Minimizing Spatial-Dispersion-Induced Birefringence

Minimize inherent birefringence of cubic fluoride materials in optical system components

Description

Cubic-shaped fluoride crystals, such as calcium fluoride, strontium fluoride, and barium fluoride, are widely utilized in high precision optics, including UV optical lithography. These crystals exhibit high transmittance within a broad range of wavelengths from the infrared through the UV, below 157 nm. Accordingly, these crystals are used in various kinds of optical elements for precision UV optics, including lenses, prisms, and beam splitters.
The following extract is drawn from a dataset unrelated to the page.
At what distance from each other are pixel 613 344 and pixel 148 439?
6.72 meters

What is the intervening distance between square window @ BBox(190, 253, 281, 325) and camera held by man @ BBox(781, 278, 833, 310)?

Birefringence is a major complication presently associated with crystals used in precision optical systems. Birefringence is primarily caused by mechanical stress or strain incorporated during the crystal fabrication process, and substantial efforts have gone towards reducing this stress-induced birefringence. Cubic crystals have an intrinsic birefringence in addition to stress induced birefringence. The problem of intrinsic birefringence must be addressed in precision UV optical systems because the magnitude of the birefringence in the UV is larger than the present industry specifications. This complication presents serious challenges to optical engineers because, unlike stress-induced birefringence, intrinsic birefringence is inherent to the material, and thus cannot be reduced by material improvements.

Intrinsic birefringence blurs the image, which limits the achievable resolution, and alters the polarization state of light as it traverses the optics, which is significant for optical systems using polarized light. Accordingly, there exists a strong need to correct the problem of intrinsic birefringence in crystals used in high precision UV optical systems.

The present invention provides a composition formed from single-crystal mixed solid solutions of Group II fluorides in which the composition has little or no intrinsic birefringence at a selected wavelength.